Demand for homes in the region was strong earlier this year, Marr said, propelled by the “booming stock market” and low interest rates. He also noted that while overall population may have declined, the number of households within the Bay Area grew, with more people moving out of their parents’ homes or roommate situations, getting married and starting families.

But with interest rates rising, price growth likely won’t last for long, Marr said.

“Interest rates now rose at their fastest pace in history and are above 5%,” he said – likely causing home buyers to rethink how much they can afford. “I expect price growth to slow down and maybe turn negative in some areas,” he said.

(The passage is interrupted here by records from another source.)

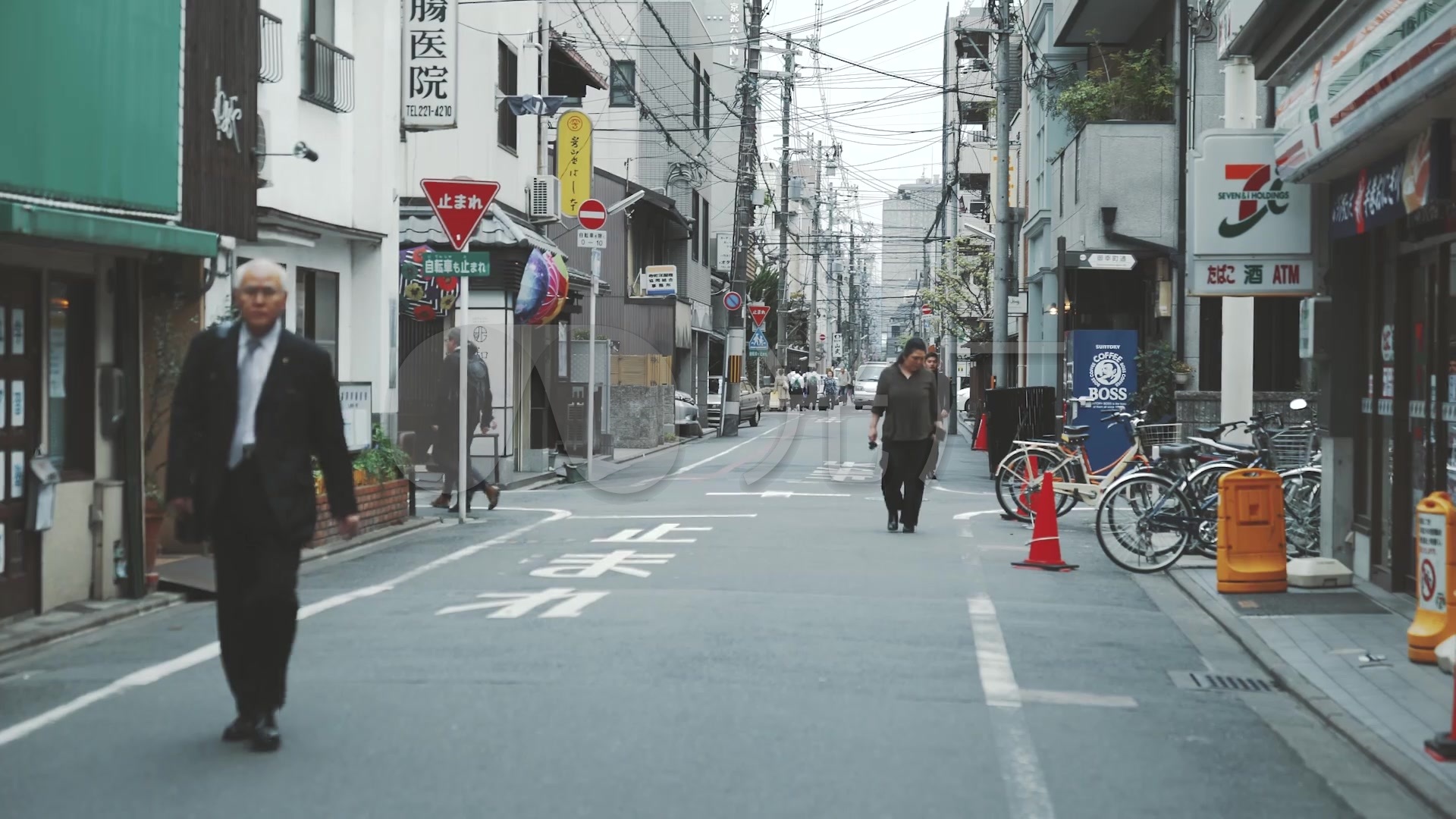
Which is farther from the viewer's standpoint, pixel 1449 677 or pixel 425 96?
pixel 425 96

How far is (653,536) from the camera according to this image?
14656 mm

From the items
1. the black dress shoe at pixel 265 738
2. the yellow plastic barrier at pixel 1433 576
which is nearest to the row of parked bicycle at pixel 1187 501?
the yellow plastic barrier at pixel 1433 576

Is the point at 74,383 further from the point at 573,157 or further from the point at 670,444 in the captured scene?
the point at 670,444

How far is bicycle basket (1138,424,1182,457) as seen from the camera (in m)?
15.1

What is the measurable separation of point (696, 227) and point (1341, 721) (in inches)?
1807

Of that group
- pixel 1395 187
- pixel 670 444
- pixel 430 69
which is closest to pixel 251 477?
pixel 1395 187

While that pattern will likely be seen across the U.S., Marr said, coastal metro areas are usually more sensitive to financial market conditions, and therefore might see a bigger impact.

Sacramento had the highest incoming migration rate among the 25 major metros examined by Redfin, at 24.5 new people per 10,000 residents, but a relatively modest home sale price increase of 12.3% year-over-year. The metro area attracted many Bay Area residents earlier in the pandemic, as offices went remote and people sought out more space.

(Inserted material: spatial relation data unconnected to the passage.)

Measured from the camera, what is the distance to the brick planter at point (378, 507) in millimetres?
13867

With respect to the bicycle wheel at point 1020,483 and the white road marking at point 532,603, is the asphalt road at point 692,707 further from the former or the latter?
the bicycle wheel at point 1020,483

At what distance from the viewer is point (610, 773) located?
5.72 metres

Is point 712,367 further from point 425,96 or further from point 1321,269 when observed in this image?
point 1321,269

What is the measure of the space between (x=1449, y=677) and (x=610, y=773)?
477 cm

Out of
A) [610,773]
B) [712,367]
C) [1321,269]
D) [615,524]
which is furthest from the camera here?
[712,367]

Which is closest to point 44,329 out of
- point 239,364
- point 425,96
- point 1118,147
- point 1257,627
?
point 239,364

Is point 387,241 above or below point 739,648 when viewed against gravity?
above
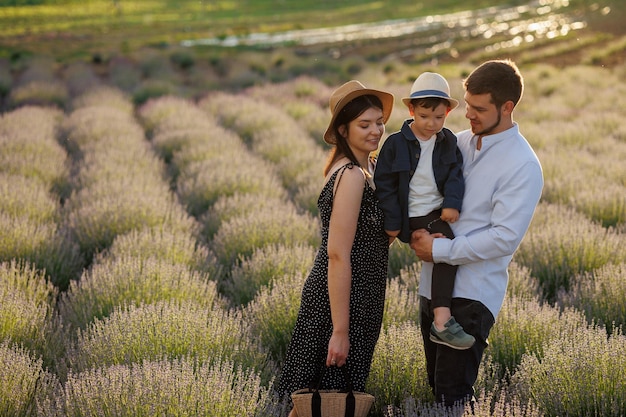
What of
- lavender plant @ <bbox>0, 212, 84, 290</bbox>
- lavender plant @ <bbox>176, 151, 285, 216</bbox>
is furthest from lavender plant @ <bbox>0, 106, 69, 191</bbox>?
lavender plant @ <bbox>0, 212, 84, 290</bbox>

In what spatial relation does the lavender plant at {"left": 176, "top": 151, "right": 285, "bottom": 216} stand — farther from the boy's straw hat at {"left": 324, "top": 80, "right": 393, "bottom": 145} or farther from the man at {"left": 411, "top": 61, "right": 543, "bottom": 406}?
the man at {"left": 411, "top": 61, "right": 543, "bottom": 406}

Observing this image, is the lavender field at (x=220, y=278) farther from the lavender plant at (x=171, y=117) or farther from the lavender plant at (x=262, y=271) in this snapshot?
the lavender plant at (x=171, y=117)

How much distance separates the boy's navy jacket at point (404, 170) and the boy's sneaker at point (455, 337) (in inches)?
16.2

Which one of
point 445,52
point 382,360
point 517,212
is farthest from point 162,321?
point 445,52

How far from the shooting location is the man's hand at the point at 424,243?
9.36 feet

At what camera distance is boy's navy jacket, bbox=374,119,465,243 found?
2.90m

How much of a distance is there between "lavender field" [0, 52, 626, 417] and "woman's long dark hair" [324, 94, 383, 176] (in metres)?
1.08

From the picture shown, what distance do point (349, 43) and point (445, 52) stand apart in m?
7.90

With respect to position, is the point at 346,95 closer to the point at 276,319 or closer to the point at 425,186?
the point at 425,186

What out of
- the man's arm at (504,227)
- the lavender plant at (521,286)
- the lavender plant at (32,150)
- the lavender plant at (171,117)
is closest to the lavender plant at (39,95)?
the lavender plant at (171,117)

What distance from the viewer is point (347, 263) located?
9.78 feet

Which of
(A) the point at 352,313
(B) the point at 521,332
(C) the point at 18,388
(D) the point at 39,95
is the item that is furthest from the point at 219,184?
(D) the point at 39,95

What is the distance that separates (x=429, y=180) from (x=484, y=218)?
28 cm

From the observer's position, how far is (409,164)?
2891mm
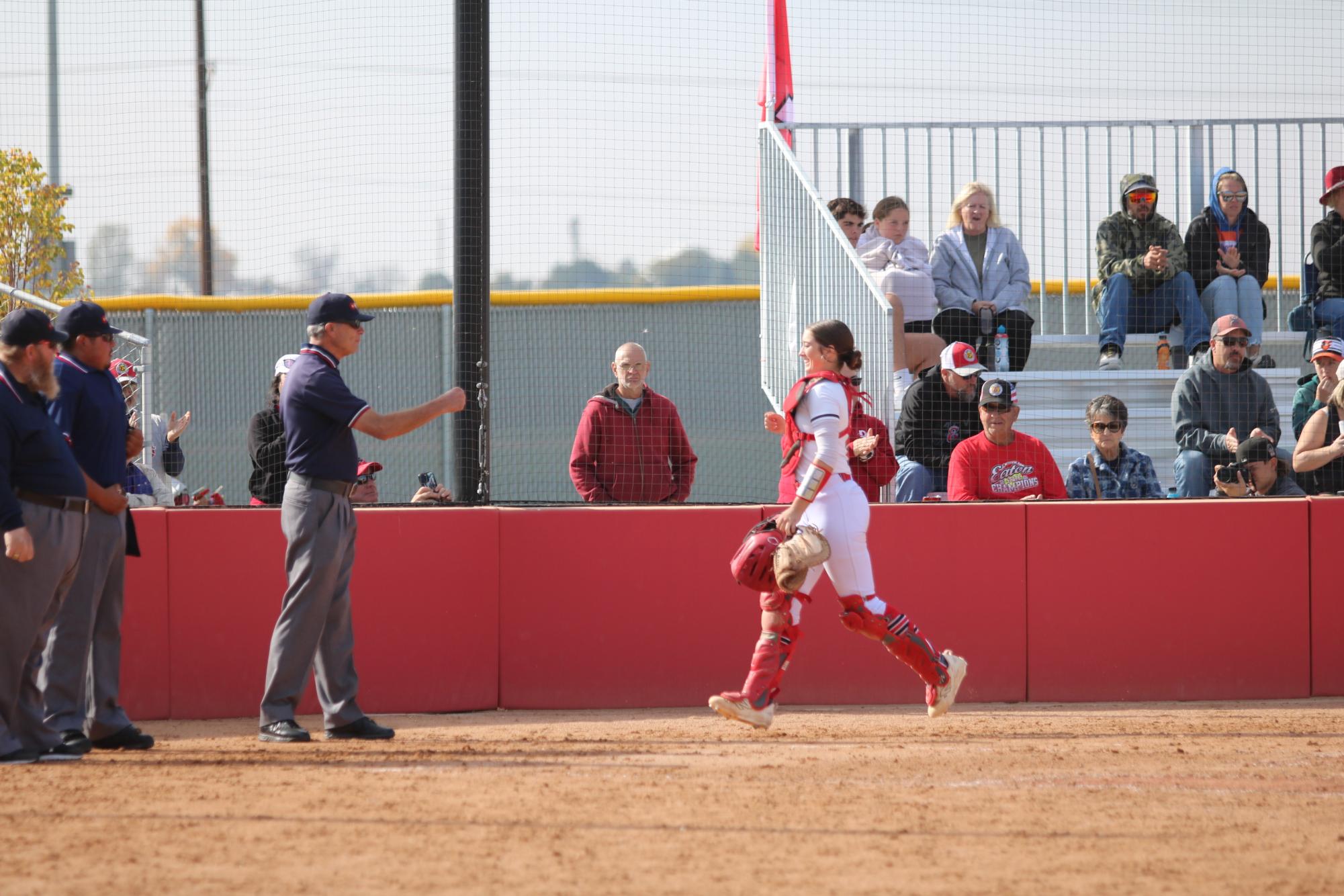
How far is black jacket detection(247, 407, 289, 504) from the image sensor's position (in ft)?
25.9

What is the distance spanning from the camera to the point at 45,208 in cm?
1228

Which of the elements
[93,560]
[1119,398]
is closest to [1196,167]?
[1119,398]

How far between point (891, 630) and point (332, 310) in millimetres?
2901

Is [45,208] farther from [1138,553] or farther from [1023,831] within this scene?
[1023,831]

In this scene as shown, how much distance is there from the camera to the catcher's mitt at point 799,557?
620 cm

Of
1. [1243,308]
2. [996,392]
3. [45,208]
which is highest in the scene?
[45,208]

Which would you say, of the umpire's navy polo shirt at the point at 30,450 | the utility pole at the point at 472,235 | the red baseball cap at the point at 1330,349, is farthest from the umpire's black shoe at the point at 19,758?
the red baseball cap at the point at 1330,349

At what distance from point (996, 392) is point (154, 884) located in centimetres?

Marr said a “dramatic” 30% rise in home price growth in spring 2021 was followed by a “really big slowdown” more recently. While he said he couldn’t pinpoint the reasons, he suspected that during that period, many Bay Area residents left for a wider range of places out of state, not just Sacramento and the Central Valley.

Greater supply might also be keeping Sacramento’s home-price growth lower, he added. According to the April 2022 report from the Sacramento Association of Realtors, inventory increased 33% from April of last year, with 1,342 active listings as of April 2022.

In contrast with Sacramento, some areas with high home price increases are seeing more and more people leaving. Seattle is the prime example, with the second largest outflow migration of -28.9 per 10,000 and a home price increase of 18.2%.

Many buyers have simply been priced out of the market, Marr said.

“Our data shows Seattle was still attracting more people moving there a year ago,” he said. “Now more people are leaving Seattle. It used to be booming and the fastest growing region, and quickly turned as prices grew so rapidly.”

Salt Lake City is following a similar pattern, he said. In the last quarter of 2020, a “boom of people moved there” and the inflow remained positive in 2021 until the first quarter of this year.

“I think it’s fascinating that declining migration is indicative of a region that just got too hot,” he said, noting that many locals could no longer afford the higher home prices, and are looking to secondary markets.

The major U.S. metro areas with the highest inward migration and home price increases year-over-year include Phoenix, Orlando and Dallas.

Marr said people leaving the Bay Area had a “big impact” on places including Phoenix, some Texas cities, Seattle, Denver and Salt Lake City. He said those buyers brought with them deep pockets, whether they sold their Bay Area homes and had a lot of cash on hand, or had high salaries and the ability to work remotely.

“On average the budget of out-of-town buyers is significantly higher,” he said, and the amount of wealth flowing into those markets has pushed up home price inflation.

On the East Coast, Marr said the pattern is slightly different. While many New Yorkers moved to Atlanta and Florida metros, there were also a lot more second home buyers purchasing properties in Florida and the Gulf Coast, he said.